The reasons are plain to see. Despite the Chancellor's attempt to deny it, and the talk from the Government Front Bench, there has been no economic upturn for working people. Five million are unemployed. Six million live in damp houses, and 9.7 million cannot afford a week's holiday away from home. Eighteen million people live on the poverty line. The Government's only solution is to mount further attacks on the unions that protect working people. That is the rationale behind the attempted destruction of the NUM. The miners are a shining example of how to oppose the Government. They show that workers have not been bought off in their struggle. They have not been bought off, as some sections of society have suggested, because they now own cars and houses with brass knockers on the front door.
In the past nine months I have been proud to stand on picket lines shoulder to shoulder with miners. It is where every Socialist, every trade unionist and every Labour Member from the bottom to the top of the tree ought to have been. The Tories have tried to isolate the NUM from the rest of working people using the media, the police and cuts in benefit. The miners will not be broken and the Tories will reap a whirlwind from the dispute. They are responsible for the rebirth of Socialist traditions in the NUM and the trade union movement as a whole.
The Prime Minister is respected in Britain for one thing alone. She stands resolutely for her class, for the moneyed, for the aristocracy, who pay for her to come to this place. She fights for her class. Among the miners and other workers there is a new generation of young men and women who are fighting for their class. The blame for the dispute rests with the Cabinet and the Government. The miners will not be broken. The whirlwind that the Government will reap will lead in the not too distant future to their downfall and an early election. Those in the ranks of the miners and the trade unions who are now joining the Labour party are doing so because of the dispute and because their eyes have been opened to capitalism and the way in which the Tories have attacked working people. 129 They will not be satisfied with trying to patch up capitalism and piecemeal reforms, such as Labour Governments have, unfortunately, put through in the past. They will want to ensure that no young person goes without work when they leave school, that no pensioner dies of hypothermia while the Government gather coal stocks of 58 million tonnes, that our children have the same sort of education as those who go to Eton and Harrow and that they have the same sort of homes as those on parliamentary salaries and above. That is the language of Socialism. Through their attacks on the workers, the Government are creating a new generation of Socialists out of the miners' strike.
§ Mr. Deputy Speaker
Order. Before I call the Minister, I have an apology to make to the House and the hon. Member for Great Yarmouth (Mr. Carttiss). I am afraid that I have done him an injustice. It appears that the hon. Member that I sought to reproach earlier for sedentary interventions was not him but the hon. Member for Leicestershire, North-West (Mr. Ashby).

## Records shown

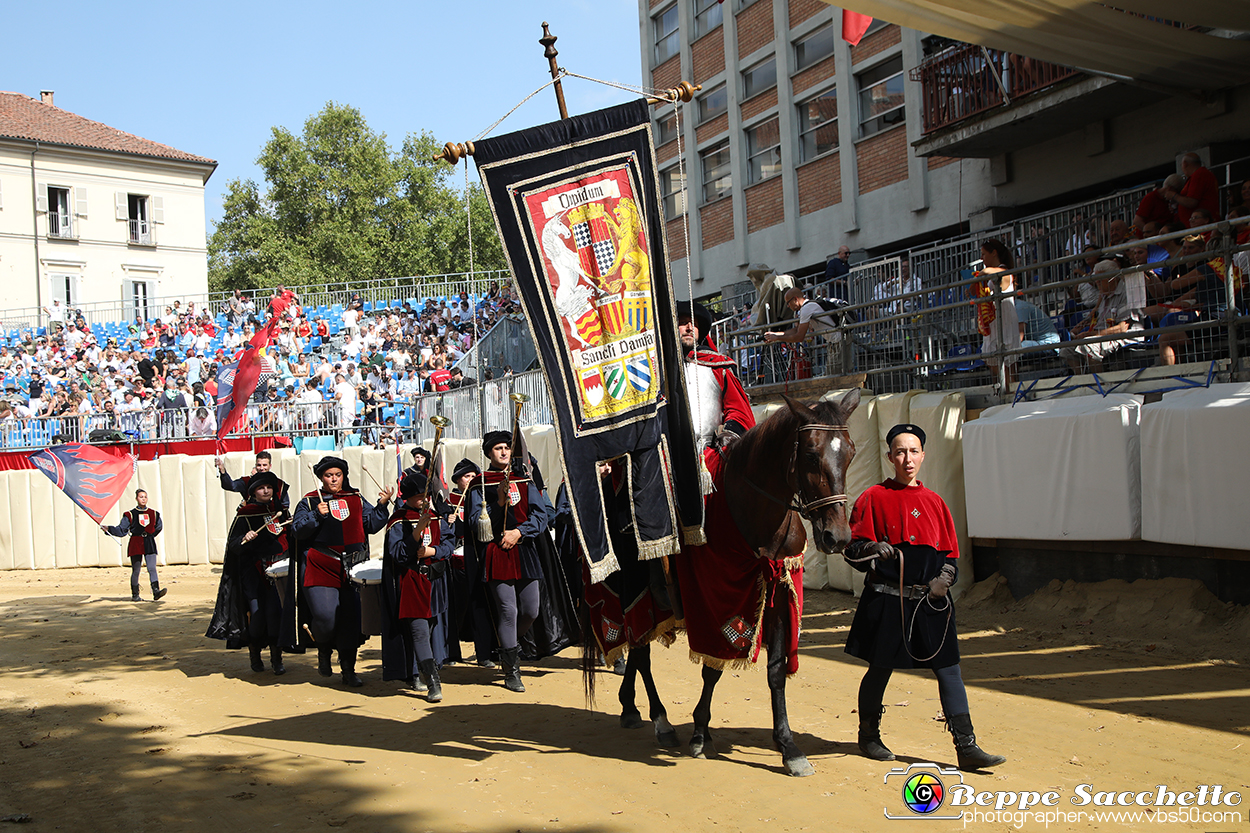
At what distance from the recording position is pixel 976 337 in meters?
12.2

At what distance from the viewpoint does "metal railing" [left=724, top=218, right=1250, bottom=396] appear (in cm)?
911

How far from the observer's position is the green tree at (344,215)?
202 feet

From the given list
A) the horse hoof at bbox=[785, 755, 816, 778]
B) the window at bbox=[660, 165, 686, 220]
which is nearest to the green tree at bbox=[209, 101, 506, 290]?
the window at bbox=[660, 165, 686, 220]

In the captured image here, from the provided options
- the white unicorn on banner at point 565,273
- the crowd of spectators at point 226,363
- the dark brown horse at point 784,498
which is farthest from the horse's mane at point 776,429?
the crowd of spectators at point 226,363

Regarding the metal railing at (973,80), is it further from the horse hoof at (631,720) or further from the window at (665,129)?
the window at (665,129)

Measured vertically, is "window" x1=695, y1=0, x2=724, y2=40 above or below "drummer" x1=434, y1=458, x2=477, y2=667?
above

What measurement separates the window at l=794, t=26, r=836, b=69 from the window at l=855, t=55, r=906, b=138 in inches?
54.5

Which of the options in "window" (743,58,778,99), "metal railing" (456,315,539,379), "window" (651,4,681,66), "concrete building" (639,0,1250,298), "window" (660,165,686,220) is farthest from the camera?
"window" (651,4,681,66)

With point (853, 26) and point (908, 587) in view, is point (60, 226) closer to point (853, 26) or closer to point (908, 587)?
point (853, 26)

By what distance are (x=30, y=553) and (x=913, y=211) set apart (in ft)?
68.6

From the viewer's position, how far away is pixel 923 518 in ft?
19.5

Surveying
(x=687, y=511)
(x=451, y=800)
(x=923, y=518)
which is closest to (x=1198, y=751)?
(x=923, y=518)

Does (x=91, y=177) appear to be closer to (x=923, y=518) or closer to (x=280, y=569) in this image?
(x=280, y=569)

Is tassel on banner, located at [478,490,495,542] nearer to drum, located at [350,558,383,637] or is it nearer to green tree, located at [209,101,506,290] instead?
drum, located at [350,558,383,637]
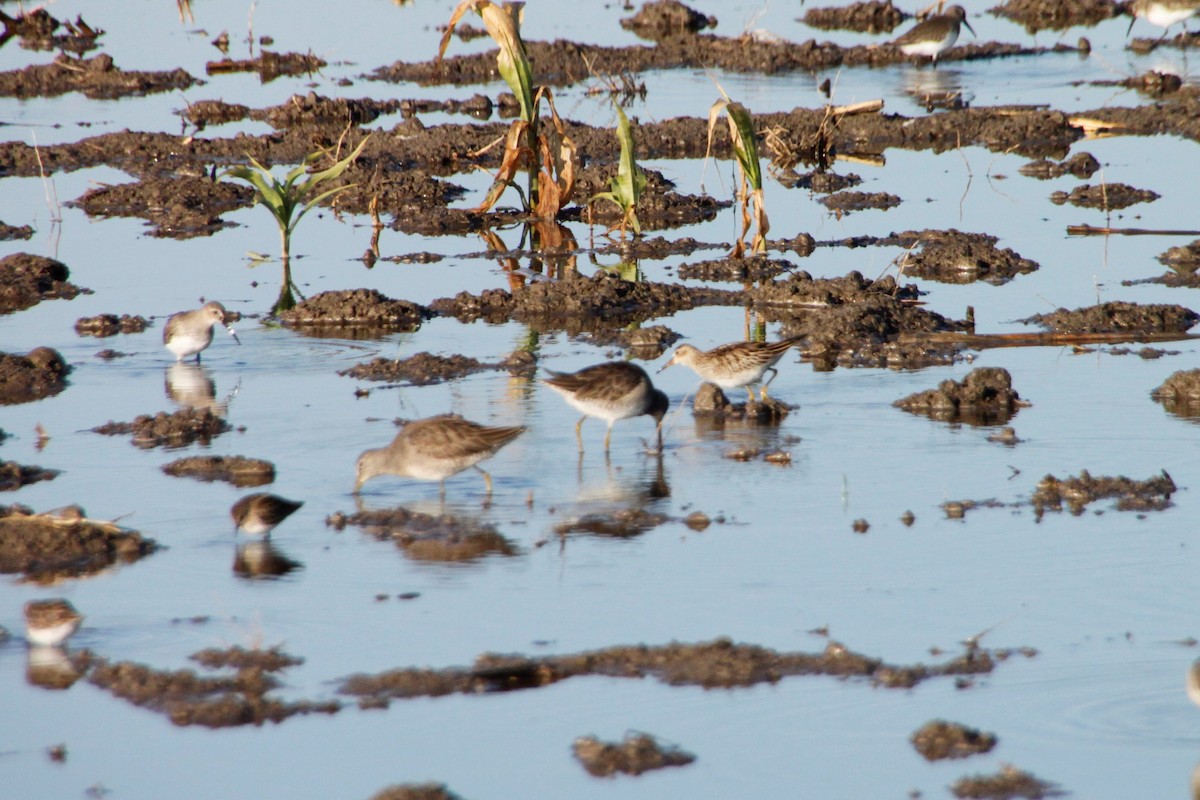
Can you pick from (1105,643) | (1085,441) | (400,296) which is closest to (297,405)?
(400,296)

## Your tasks
1. According to the debate excerpt, how many people live on the poverty line?
2. Transcribe the debate excerpt from "In the past nine" up to and including "as a whole.".
3. List every means the debate excerpt says the Tories have used to try to isolate the NUM from the rest of working people.

## Full solutions
1. Eighteen million

2.
In the past nine months I have been proud to stand on picket lines shoulder to shoulder with miners. It is where every Socialist, every trade unionist and every Labour Member from the bottom to the top of the tree ought to have been. The Tories have tried to isolate the NUM from the rest of working people using the media, the police and cuts in benefit. The miners will not be broken and the Tories will reap a whirlwind from the dispute. They are responsible for the rebirth of Socialist traditions in the NUM and the trade union movement as a whole.

3. The media, the police, and cuts in benefit.